O artista já nasce artista. Mais cedo ou mais tarde, mesmo que a vida seja levada a outros rumos, o anseio imposto pelo talento vai apontar diferentes caminhos. Assim, o desejo de produzir arte séria, o esforço pessoal e a total dedicação se revelam altamente propícios na nova trajetória de Antonio Temporão.
Isto não é um capricho diletante. Há anos, uma pesquisa sistemática vem sendo desenvolvida pelo artista, na leitura e análise da história da arte, principalmente, da contemporânea. Seu grande atelier apresenta uma das maiores coleções de revistas e livros desta área que já vi, todos absolutamente organizados, com muitos sinais de manuseio e anotações próprias do pesquisador que ele é.
Trabalhando com diferentes linguagens, principalmente a fotografia, na qual obtém resultados dos mais instigantes, sua obra atual me surpreendeu. É uma pintura de base construtiva, cuja qualidade advém de um intenso estudo sobre tintas e cores que o artista vem fazendo ultimamente e que ainda vai lhe dar muitos frutos.
Estão presentes um rigor e um extremo cuidado na fatura que resulta em obras límpidas, claras e, em certo sentido, racionais, porém altamente sensíveis e poéticas, nas quais o formato geométrico do suporte tem um papel preponderante. Os suportes, para Antonio, não são somente bases sobre as quais ele pinta – suas proporções são cuidadosamente calculadas para abrigar bidimensionalmente determinados tons e cores específicas.
Assim, com uma vertente fundamentada no abstrato formal, outra das suas influências inegáveis vem do expressionismo abstrato de Jackson Pollock. E mesmo aqui, o fato de Antônio trabalhar os traços em relevo de maneira mais contida – e não soltos como em Pollock – revela seu desejo de alterar a informalidade gráfica do traçado, acomodando-o, mais uma vez, sob um aspecto formal. Inclusive, em algumas pinturas, o relevo fica submetido a interferências completamente retilíneas que o cortam.
O termo abstrato formal, usado em história da arte, classifica as formas artísticas que se aproximam não só das linhas geométricas puras como das figuras e linhas – curvas, ovais, retas – estudadas pela geometria e desenvolvidas pelo artista em suas obras.
Por outro lado, Temporão também quebra o geométrico pelo uso destas mesmas linhas expressivas que são quase um dripping, sutilmente elaborado e com influências tachistas, executado no gestual contido dentro dos limites que o artista se auto impôs.
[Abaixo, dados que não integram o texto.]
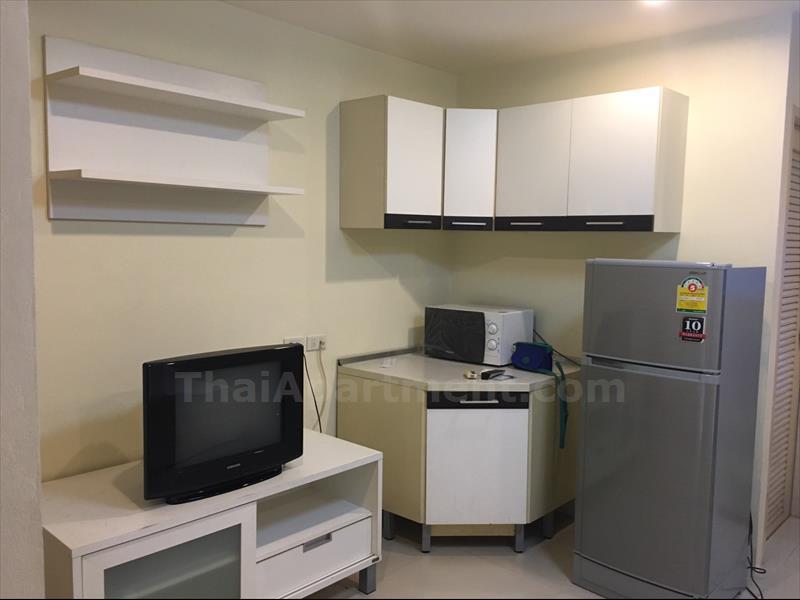 condominium-for-rent-bang-yi-khan-condominium
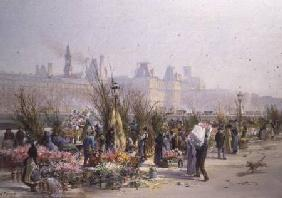 Fraipont, Georges : Flower Market by the Seine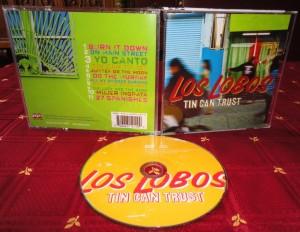 17 Los Lobos - Tin Can Trust.jpg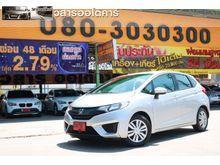2014 Honda Jazz (ปี 14-18) S 1.5 AT Hatchback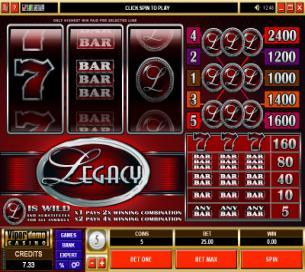 Juegue con € 300 gratis spin palace opiniones - 93879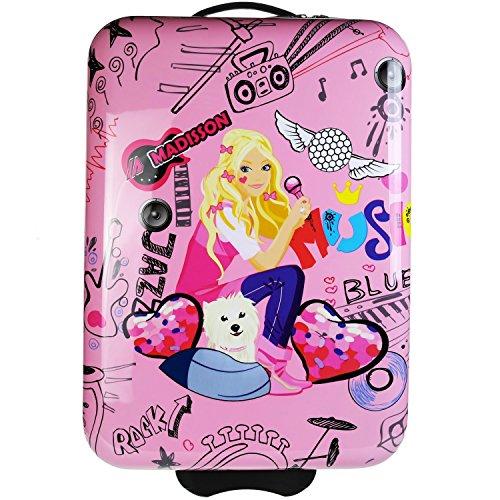 MADISSON - Valise enfant / fille, valise cabine fille 'MUSIC' ABS 50CM - Rose
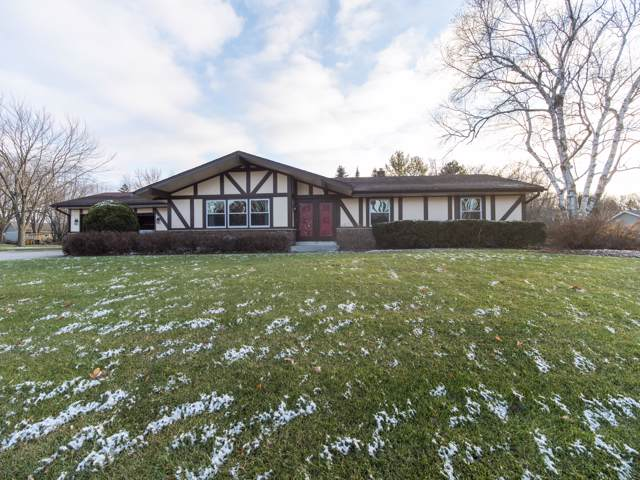S70W13035 Flintlock Trl, Muskego, WI 53150 (#1669464) :: Keller Williams Realty - Milwaukee Southwest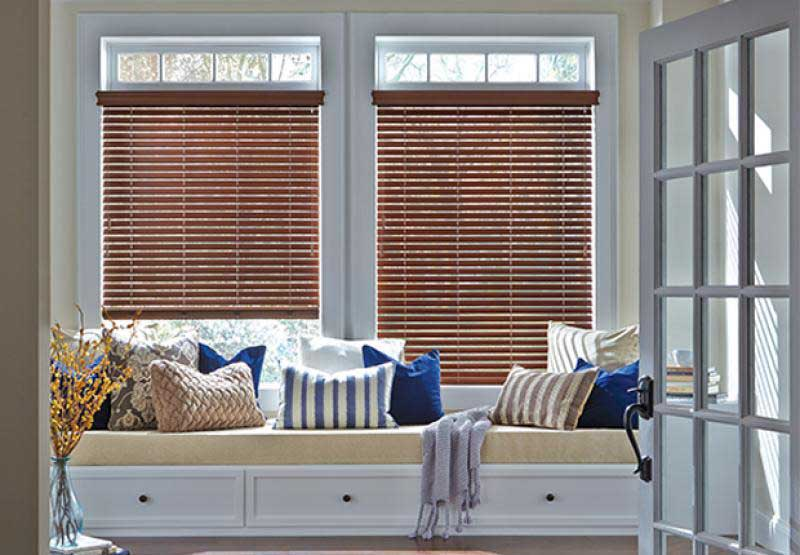 Everwood® TruGrain® faux wood blinds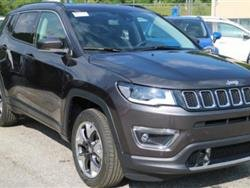 JEEP COMPASS 2.0 Multijet II 4WD Limited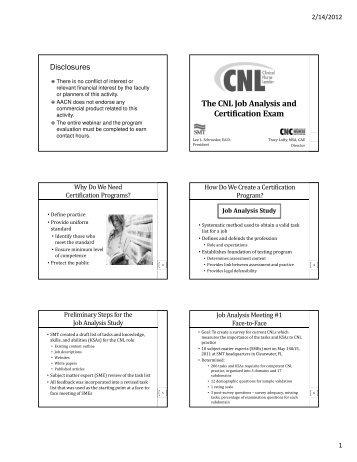 CNL - DiversityNursing Blog
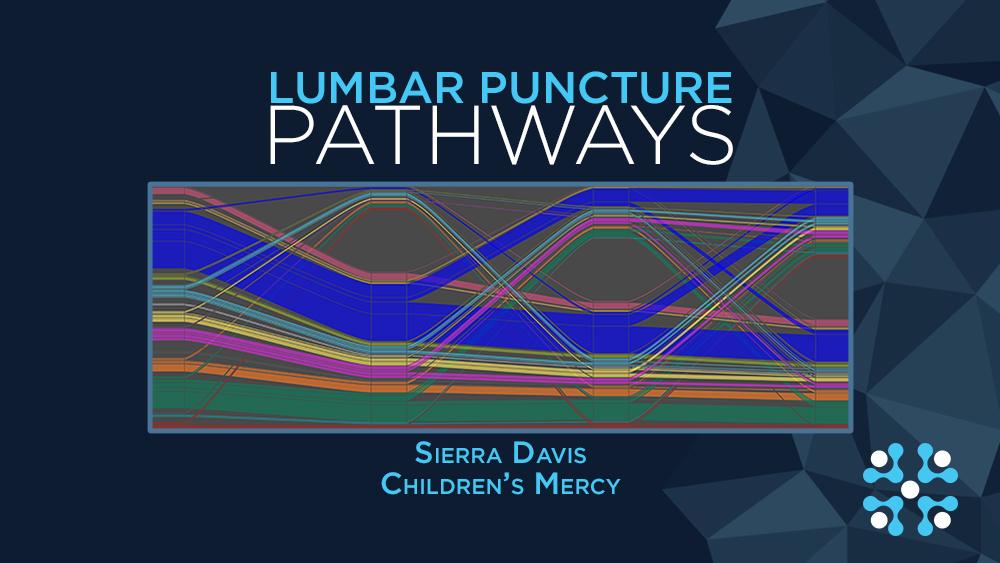 Lumbar-puncture-pathways.jpg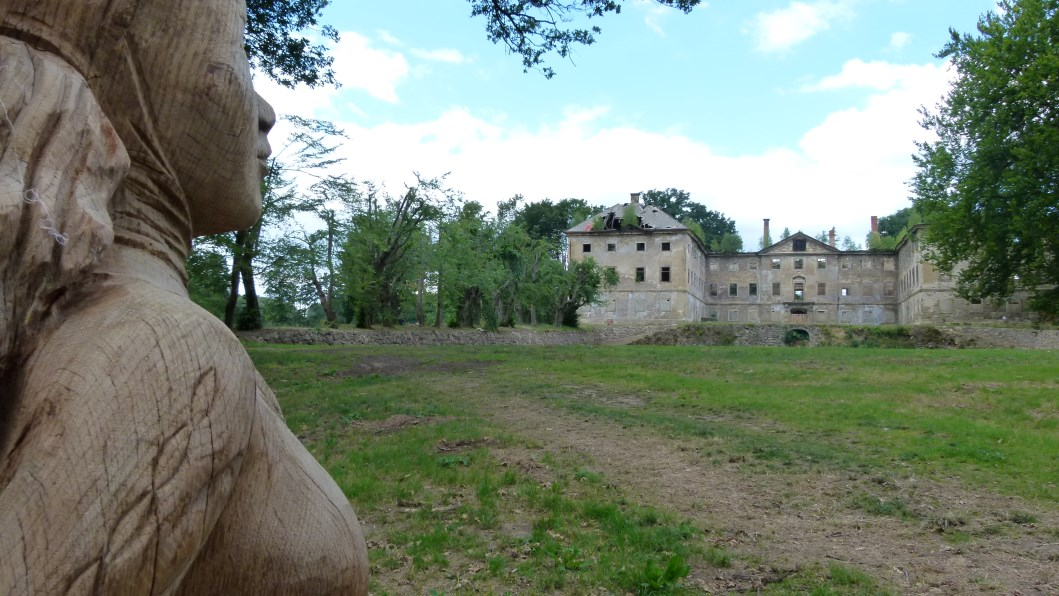 Lipova_Schloss Hainspach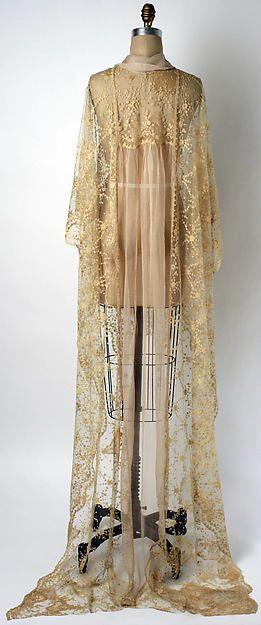 Negligée (image 2) | American or European | 1920s | Metropolitan Museum of Art | Accession #: C.I.67.48.3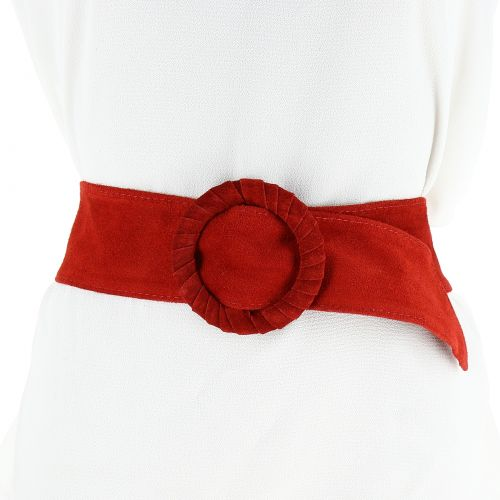 Cinturón de cuero genuino MAHAUT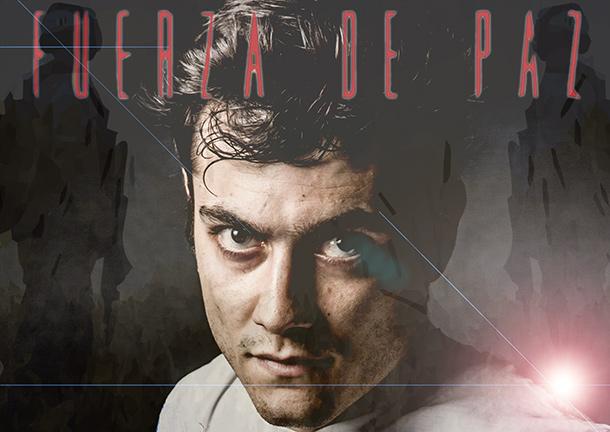 José Milán en la serie FUERZA DE PAZ: thriller militar de TVE | Agencia Actores Madrid 2Management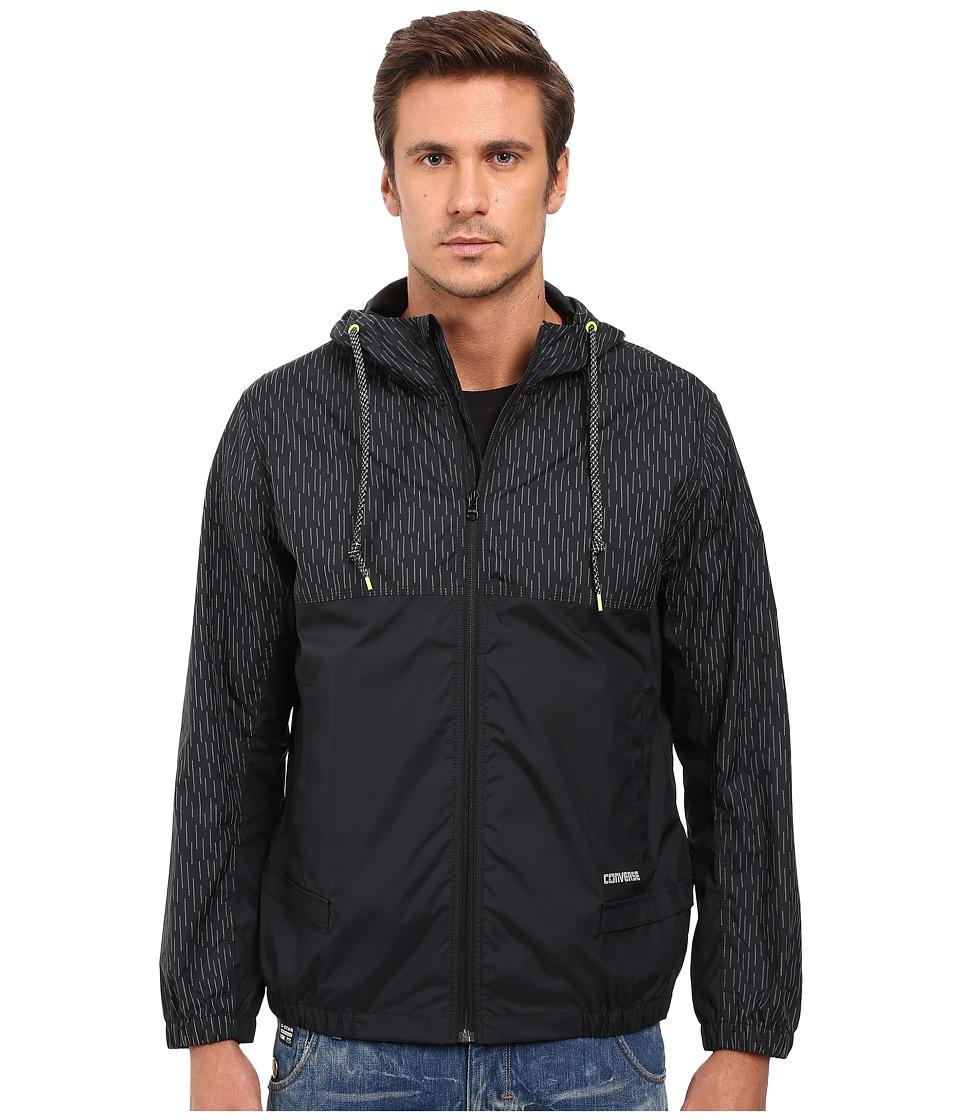 Converse - Reflective Print Packable Windbreaker (Black) Men's Coat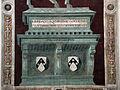 Paolo uccello, Monumento equestre di John Hawkwood, 1436, 03.JPG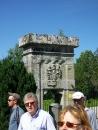 Schloss-Heiligenberg-11082011-Bodensee-Community-seechat_de-_03.JPG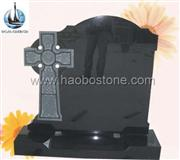 Irish styled black monument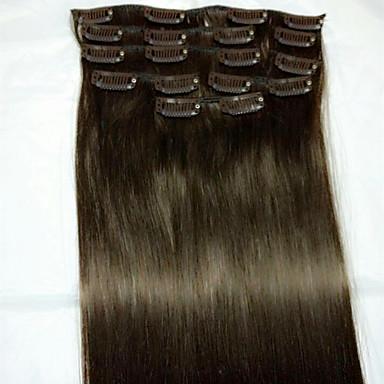ストレート Clip In 人間の髪の拡張機能 8本/パック ダークブラウン ブリーチブロンド 24 インチ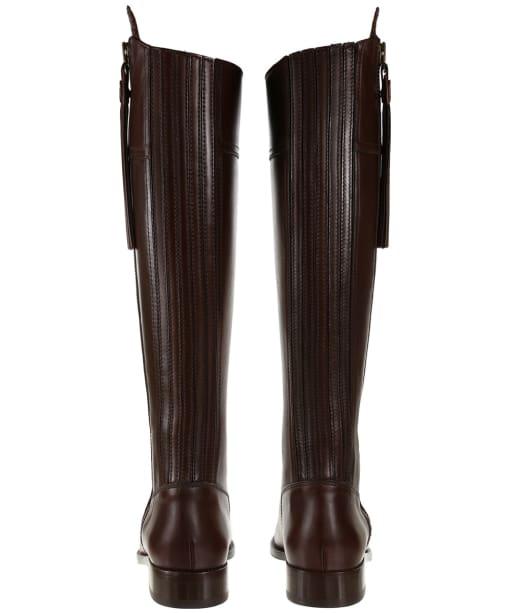 Women's Fairfax & Favor Regina Flat Leather Boots - Mahogany Leather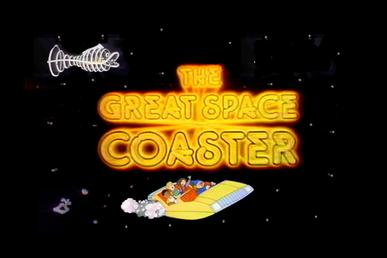Great Space Coaster title screen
Dripping é o processo criado por Pollock em que as tintas são pingadas diretamente sobre a tela no chão, criando padrões de fluxos e respingos que estão dentro da action painting norte-americana, ou pintura resultante da ação do pintor. O nome Tachismo designa uma corrente da pintura que surgiu entre as décadas de 50 e 60, no século 20. O termo foi criado pelo crítico francês Michel Seuphor e se referia principalmente às obras dos artistas Wols, Mathieu, Hartung e Saura. Derivada da palavra francesa tache que significa mancha, o Tachismo se desenvolveu como uma pintura expressionista, emocional e abstrata, a partir do surrealismo automático. Ele foi considerado um movimento paralelo ao dripping americano, do qual se distinguia por apresentar superfícies mais demarcadas e enfatizadas impulsivamente pelo contato do pincel com a tela, ao invés dos respingos à distância como os de Pollock.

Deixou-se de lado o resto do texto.